* **Data extract**:
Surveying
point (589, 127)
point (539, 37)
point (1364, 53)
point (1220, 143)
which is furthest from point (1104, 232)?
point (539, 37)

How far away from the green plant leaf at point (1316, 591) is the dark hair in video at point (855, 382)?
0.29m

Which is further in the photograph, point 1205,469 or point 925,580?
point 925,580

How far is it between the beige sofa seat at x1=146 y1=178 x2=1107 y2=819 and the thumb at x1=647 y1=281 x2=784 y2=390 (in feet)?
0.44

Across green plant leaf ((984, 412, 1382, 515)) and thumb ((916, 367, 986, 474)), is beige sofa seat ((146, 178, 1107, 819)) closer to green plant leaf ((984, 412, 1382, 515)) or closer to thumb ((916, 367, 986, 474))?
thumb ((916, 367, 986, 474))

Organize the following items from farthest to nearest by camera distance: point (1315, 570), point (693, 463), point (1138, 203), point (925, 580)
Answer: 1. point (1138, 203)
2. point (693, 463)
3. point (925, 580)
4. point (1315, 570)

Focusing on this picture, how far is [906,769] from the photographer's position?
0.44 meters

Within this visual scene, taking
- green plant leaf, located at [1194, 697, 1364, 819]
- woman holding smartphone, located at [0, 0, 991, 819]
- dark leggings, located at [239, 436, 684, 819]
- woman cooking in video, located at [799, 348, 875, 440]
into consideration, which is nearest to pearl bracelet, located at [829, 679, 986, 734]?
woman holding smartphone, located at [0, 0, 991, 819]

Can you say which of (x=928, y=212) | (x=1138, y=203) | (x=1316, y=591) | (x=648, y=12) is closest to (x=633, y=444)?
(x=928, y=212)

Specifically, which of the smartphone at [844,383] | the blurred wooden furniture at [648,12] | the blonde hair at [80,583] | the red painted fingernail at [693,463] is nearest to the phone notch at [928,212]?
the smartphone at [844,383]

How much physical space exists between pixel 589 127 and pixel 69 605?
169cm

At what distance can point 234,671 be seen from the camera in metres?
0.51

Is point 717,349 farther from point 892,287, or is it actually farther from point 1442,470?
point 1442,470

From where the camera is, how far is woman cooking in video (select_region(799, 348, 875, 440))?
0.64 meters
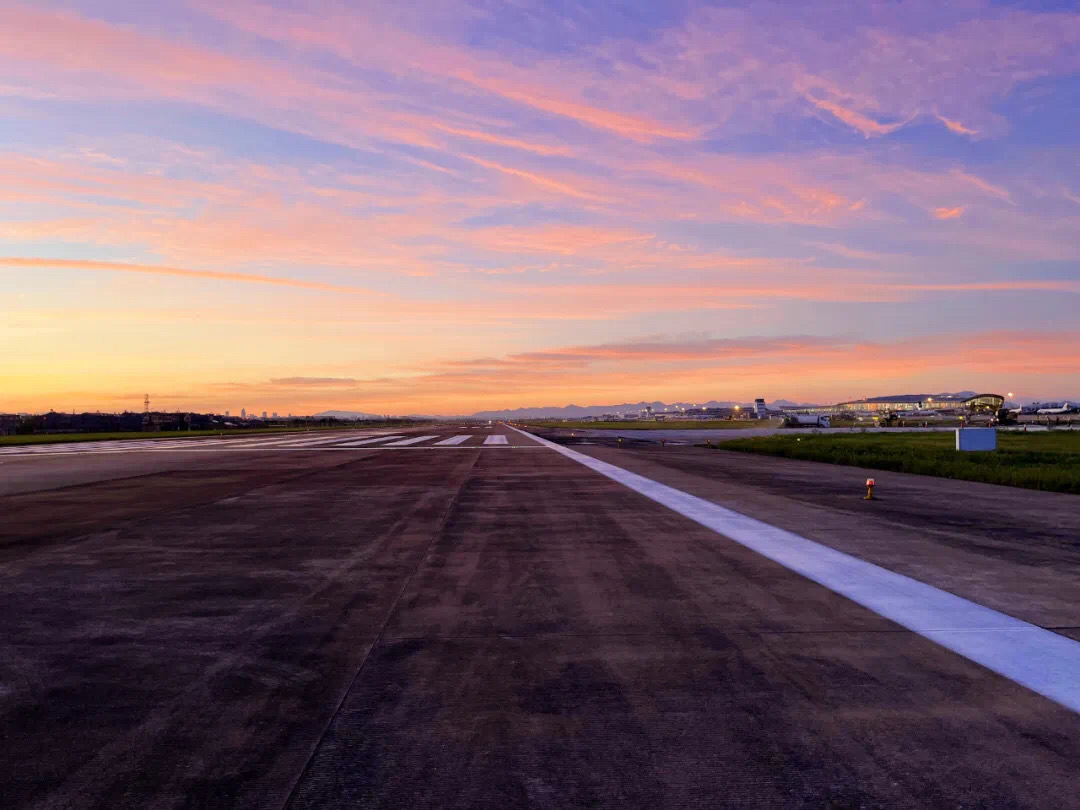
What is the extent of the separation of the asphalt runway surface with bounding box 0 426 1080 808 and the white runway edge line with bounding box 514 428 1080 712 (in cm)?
16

* **Exercise aim**:
Reproduce every one of the entries above word for word, leaving out the pictures.

* **Exercise result**:
Surveying
point (589, 127)
point (539, 37)
point (1364, 53)
point (1220, 143)
which is furthest from point (1104, 232)?
point (539, 37)

How far away from the green plant leaf at point (1316, 591) is the dark hair in video at point (855, 382)?
0.29m

Which is further in the photograph, point 1205,469 or point 925,580?
point 925,580

How far is it between the beige sofa seat at x1=146 y1=178 x2=1107 y2=819 and the thumb at x1=647 y1=281 x2=784 y2=390 (in feet)?
0.44

Across green plant leaf ((984, 412, 1382, 515)) and thumb ((916, 367, 986, 474)), is beige sofa seat ((146, 178, 1107, 819)) closer to green plant leaf ((984, 412, 1382, 515)) or closer to thumb ((916, 367, 986, 474))?
thumb ((916, 367, 986, 474))

Organize the following items from farthest to nearest by camera distance: point (1315, 570), point (693, 463), point (1138, 203), point (925, 580)
Answer: 1. point (1138, 203)
2. point (693, 463)
3. point (925, 580)
4. point (1315, 570)

Focusing on this picture, how far is [906,769] from the photographer's position?
0.44 meters

Within this visual scene, taking
- green plant leaf, located at [1194, 697, 1364, 819]
- woman holding smartphone, located at [0, 0, 991, 819]
- dark leggings, located at [239, 436, 684, 819]
- woman cooking in video, located at [799, 348, 875, 440]
into consideration, which is nearest to pearl bracelet, located at [829, 679, 986, 734]?
woman holding smartphone, located at [0, 0, 991, 819]

Can you say which of (x=928, y=212) | (x=1138, y=203) | (x=1316, y=591) | (x=648, y=12) is closest to (x=633, y=444)?
(x=928, y=212)

Specifically, which of the smartphone at [844,383] | the blurred wooden furniture at [648,12] | the blonde hair at [80,583] | the red painted fingernail at [693,463] is nearest to the phone notch at [928,212]?
the smartphone at [844,383]

How much physical space exists between pixel 589 127 and pixel 69 605?
169cm

At what distance can point 234,671 be seen from the camera in metres?
0.51

Is point 717,349 farther from point 892,287, or is it actually farther from point 1442,470?
point 1442,470

From where the camera is, how far is woman cooking in video (select_region(799, 348, 875, 440))?
0.64 meters
What is the extent of the separation of the asphalt runway surface with bounding box 0 426 1080 808 and the white runway edge line with bounding box 514 428 1080 712 (in cm)?
16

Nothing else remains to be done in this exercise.